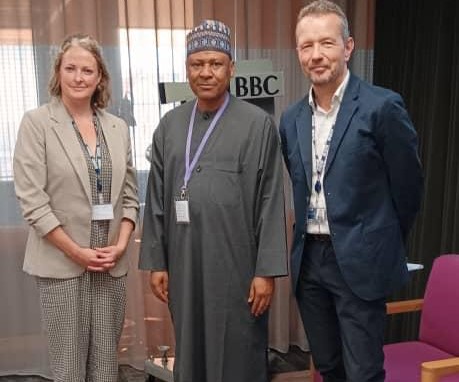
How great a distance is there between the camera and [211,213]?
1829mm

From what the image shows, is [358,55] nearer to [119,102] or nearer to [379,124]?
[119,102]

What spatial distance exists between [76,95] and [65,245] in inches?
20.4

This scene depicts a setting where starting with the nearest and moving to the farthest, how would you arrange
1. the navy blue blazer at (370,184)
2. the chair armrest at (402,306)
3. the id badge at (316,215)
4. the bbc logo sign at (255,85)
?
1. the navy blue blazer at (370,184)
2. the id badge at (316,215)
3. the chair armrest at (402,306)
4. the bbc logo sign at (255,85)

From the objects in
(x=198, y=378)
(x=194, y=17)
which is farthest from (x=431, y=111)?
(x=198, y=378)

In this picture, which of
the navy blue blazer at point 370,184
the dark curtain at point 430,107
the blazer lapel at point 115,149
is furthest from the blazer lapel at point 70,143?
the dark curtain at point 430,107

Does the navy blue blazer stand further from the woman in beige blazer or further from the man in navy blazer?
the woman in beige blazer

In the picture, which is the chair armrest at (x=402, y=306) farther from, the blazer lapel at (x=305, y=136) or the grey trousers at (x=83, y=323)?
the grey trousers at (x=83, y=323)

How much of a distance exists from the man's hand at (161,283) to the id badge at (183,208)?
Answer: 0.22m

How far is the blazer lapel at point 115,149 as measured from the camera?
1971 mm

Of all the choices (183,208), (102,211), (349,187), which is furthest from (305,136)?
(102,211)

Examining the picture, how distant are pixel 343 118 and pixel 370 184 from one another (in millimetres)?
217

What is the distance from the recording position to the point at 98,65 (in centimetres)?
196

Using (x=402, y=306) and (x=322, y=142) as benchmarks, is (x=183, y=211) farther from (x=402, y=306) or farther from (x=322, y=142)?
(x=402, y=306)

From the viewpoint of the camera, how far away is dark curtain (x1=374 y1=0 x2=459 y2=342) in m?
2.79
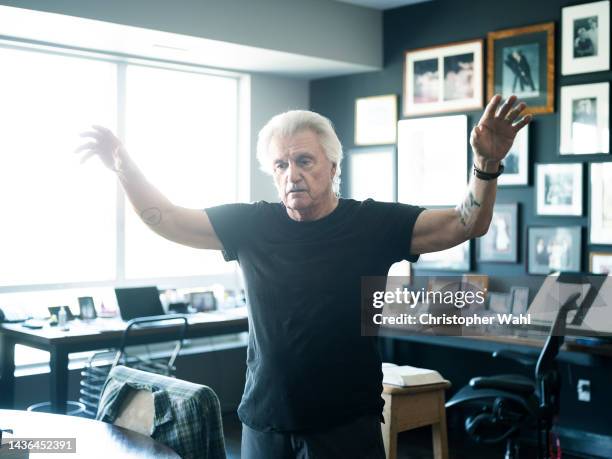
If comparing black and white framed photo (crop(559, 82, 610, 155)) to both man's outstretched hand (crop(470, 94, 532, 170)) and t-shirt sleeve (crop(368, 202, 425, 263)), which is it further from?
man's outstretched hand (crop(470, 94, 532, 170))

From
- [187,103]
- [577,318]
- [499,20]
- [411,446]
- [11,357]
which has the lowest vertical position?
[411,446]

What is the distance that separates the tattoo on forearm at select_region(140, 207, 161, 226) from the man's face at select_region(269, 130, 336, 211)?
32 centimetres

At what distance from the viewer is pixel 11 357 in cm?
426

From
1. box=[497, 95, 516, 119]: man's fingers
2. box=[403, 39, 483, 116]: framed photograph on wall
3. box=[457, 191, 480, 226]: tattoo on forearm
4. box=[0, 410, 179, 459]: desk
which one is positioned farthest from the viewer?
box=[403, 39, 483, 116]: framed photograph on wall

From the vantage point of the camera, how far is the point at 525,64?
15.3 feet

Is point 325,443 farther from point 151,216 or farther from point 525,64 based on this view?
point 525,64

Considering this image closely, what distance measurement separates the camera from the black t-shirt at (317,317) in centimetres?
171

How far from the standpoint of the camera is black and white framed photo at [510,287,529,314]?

GOAL OF THE EXERCISE:
Swap "camera" for "viewer" in the part of the material that opens with the line containing "Using (x=402, y=306)" and closes with the end of the material, changing nothing else. Return only that part, without the pictures.

FINAL ANSWER:
Using (x=402, y=306) and (x=322, y=142) as benchmarks, is (x=183, y=211) farther from (x=402, y=306) or farther from (x=322, y=142)?
(x=402, y=306)

From the viewpoint of the viewer, how far away is dark curtain (x1=374 y1=0 x2=459 y2=342) in m?
2.79
If comparing black and white framed photo (crop(559, 82, 610, 155)) to both man's outstretched hand (crop(470, 94, 532, 170)) and t-shirt sleeve (crop(368, 202, 425, 263)), which is it further from?
man's outstretched hand (crop(470, 94, 532, 170))

From
- [187,103]
- [577,318]
- [499,20]
- [411,446]
- [11,357]
which has the lowest vertical position?
[411,446]

What is the distance that separates the tattoo on forearm at select_region(140, 207, 161, 226) from the man's face at select_region(269, 130, 336, 211)?
32 centimetres

At what distance from the viewer is pixel 11 357 in cm?
426

From
1. box=[497, 95, 516, 119]: man's fingers
2. box=[403, 39, 483, 116]: framed photograph on wall
3. box=[457, 191, 480, 226]: tattoo on forearm
4. box=[0, 410, 179, 459]: desk
which one is positioned farthest from the viewer?
box=[403, 39, 483, 116]: framed photograph on wall

From the vantage point of the viewer, how far is the point at 525,64?
15.3 feet

Is point 325,443 farther from point 151,216 or farther from point 525,64 based on this view?
point 525,64

Considering this image closely, what distance measurement separates the viewer from the black t-shirt at (317,317) in centimetres?
171

How far from the standpoint of the viewer is black and white framed photo at [510,287,529,314]?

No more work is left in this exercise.